Figure 2. Neutrophil depletion three days after SAH Improves vasospasm and spatial memory task performance through changes in the proportion of NMDA subunit composition

(A) Neutrophil depletion using the 1A8 antibody prior to SAH does not significantly improve vasospasm measured 1mm from the carotid terminus in the middle cerebral artery 6 days after SAH (unpaired Student’s t-test). The bar on the left shows the experimental design and a picture of the measurement point on the middle cerebral artery. Depleting neutrophils 12 hours (0.5 days) and 1 day after SAH also does not significantly improve vasospasm (retained significant difference between SAH and Sham) (unpaired Student’s t-test). Conversely, depletion of neutrophils 3 days after SAH does improve vasospasm. (B) Mice depleted of neutrophils 3 days after SAH (red line) show significant improvement in Barnes Maze test (BMT) and Morris Water maze (MWM) performance compared to SAH. (C) The EPSP slope vs. time graph shows preserved L-LTP on day 6 in SAH animals compared to Sham (n=3 animals/group). The bar graph adds the neutrophil depletion to the Sham/SAH data presented in Figure 1 and shows no significant difference in L-LTP between SAH and Sham animals. (D) Western blot analysis of NR1, NR2A and NR2B NMDAR subunits in hippocampal cell membrane fractions show that NR1, NR2A and NR2B are not significantly altered after SAH but NR2A is significantly decreased after depletion of neutrophils 3 days after SAH. Likewise, the NR2A/NR2B ratio is also significantly decreased after neutrophil depletion.

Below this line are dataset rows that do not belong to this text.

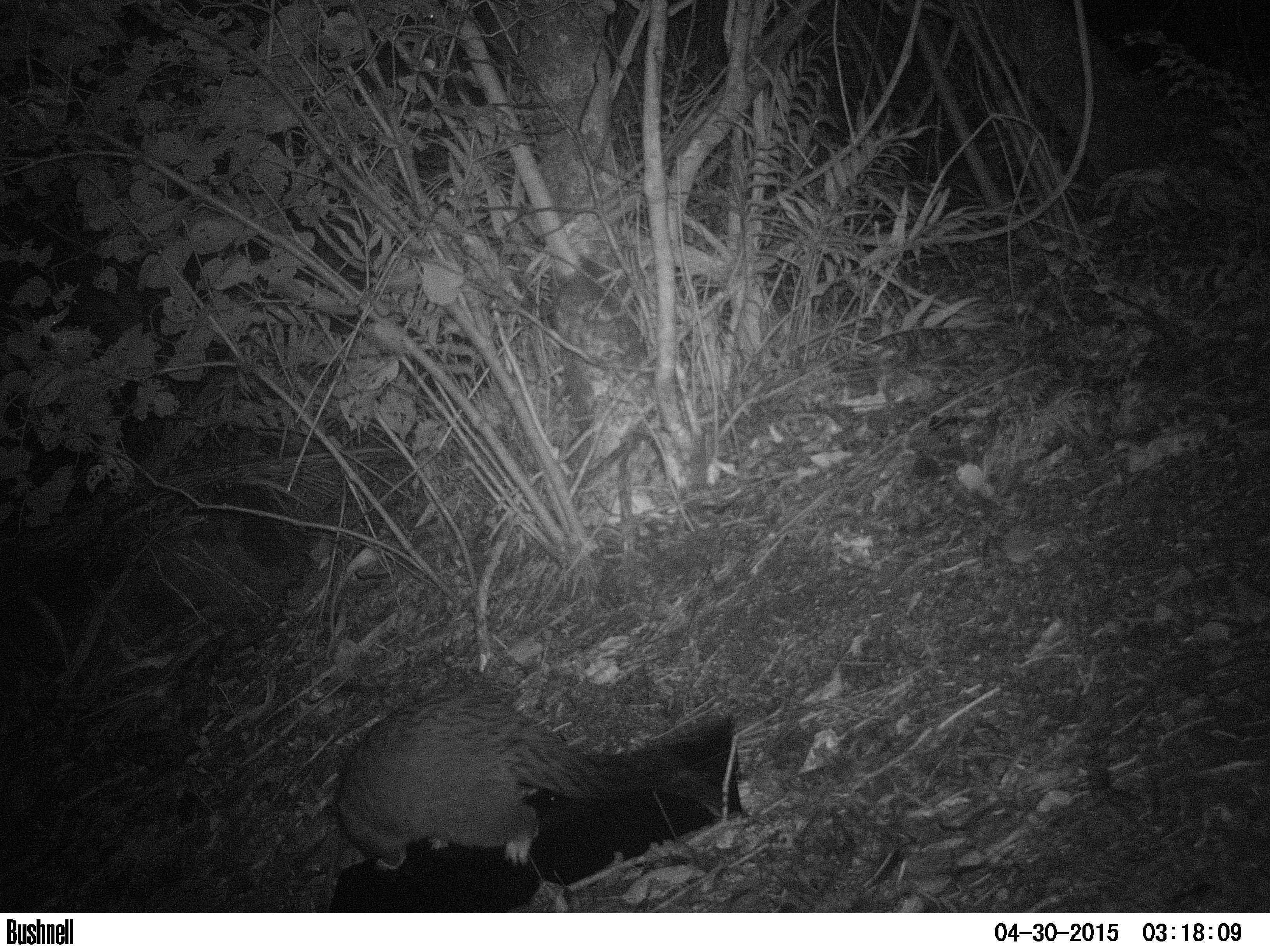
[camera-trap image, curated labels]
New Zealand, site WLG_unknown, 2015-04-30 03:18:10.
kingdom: Animalia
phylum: Chordata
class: Mammalia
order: Diprotodontia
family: Phalangeridae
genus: Trichosurus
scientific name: Trichosurus vulpecula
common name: common brushtail possum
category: possum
Possum (common brushtail possum) (Trichosurus vulpecula).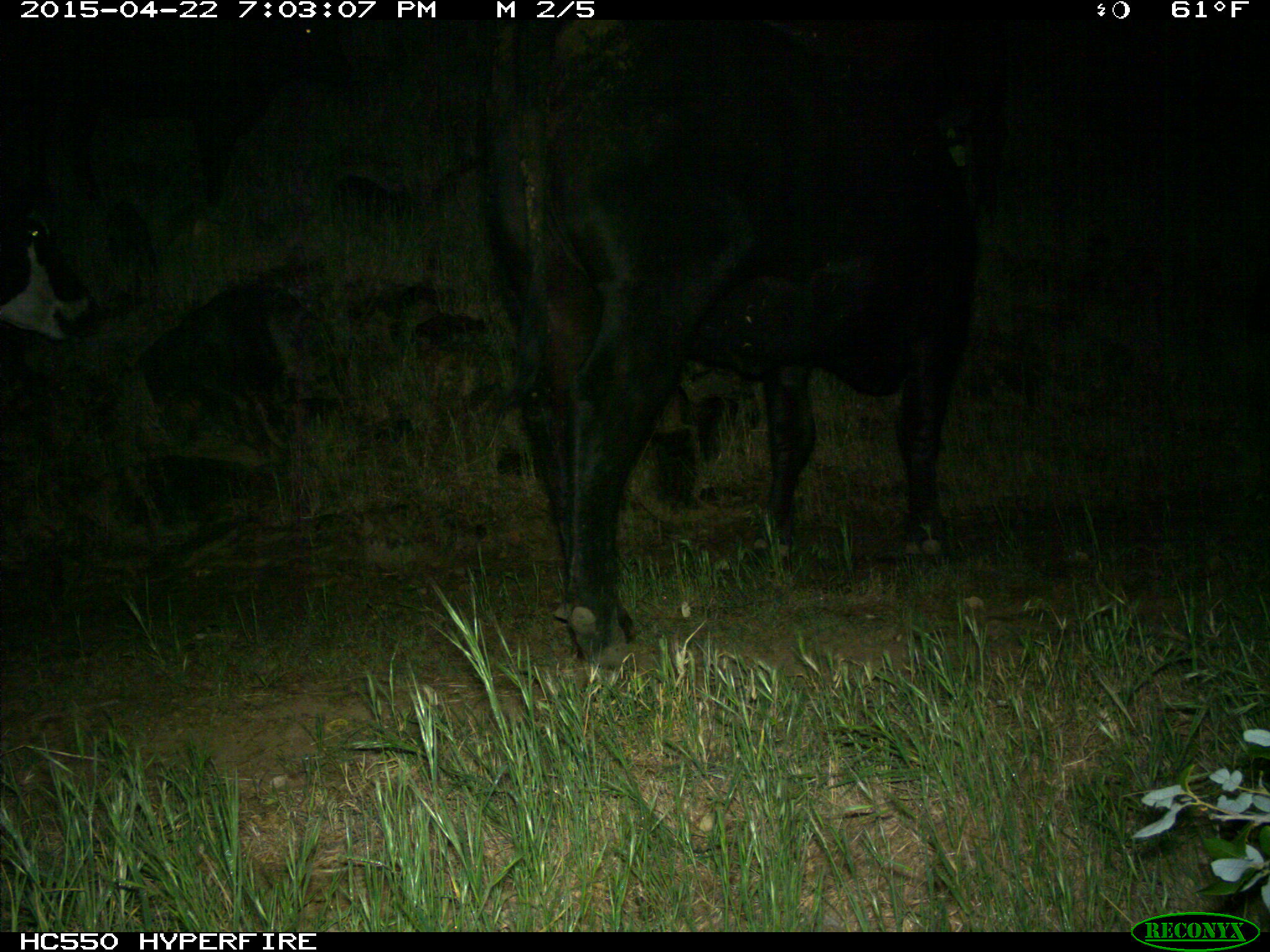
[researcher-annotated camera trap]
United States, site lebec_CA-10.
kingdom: Animalia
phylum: Chordata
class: Mammalia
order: Artiodactyla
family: Bovidae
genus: Bos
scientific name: Bos taurus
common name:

Figure 3. Microglial activation is increased after SAH but few neutrophils enter the brain

(A) Neutrophil staining with the Ly6G antibody 1A8 (TO-Pro-3 stains nuclei) shows no neutrophils in the area of the hippocampus on day 1, 3 or 6 or SAH. For comparison, naïve spinal cord (SC), SC at onset after EAE (experimental autoimmune encephalitis, an experimental model of spinal cord inflammation and demyelination) or at peak EAE: the later two showing neutrophils in the parenchyma (arrows). White bar represents 200 μm and yellow bar represents 25 μm. (B) In a LysM-EGFP mouse (Lyz2tm1.1Graf), we compared SAH and sham mice. In the SAH mice, we found few Anti-GFP⁺, Iba-1-, cells that represent non-macrophage perivascular infiltrating myeloid cells in the hippocampus. (C) Microglial staining using Iba-1 (TO-Pro-3 nuclei) shows increased size and decreased ramifications six days after SAH (at the same time as changes in behavior). Depletion of neutrophils increases microglial ramification and decreases the number of Iba-1 positive cells. Solid bars represent 250 μm and dotted lines represent 50 μm. The graph shows total fluorescence intensity of Iba-1 positive calls in the hippocampus 6 days after SAH.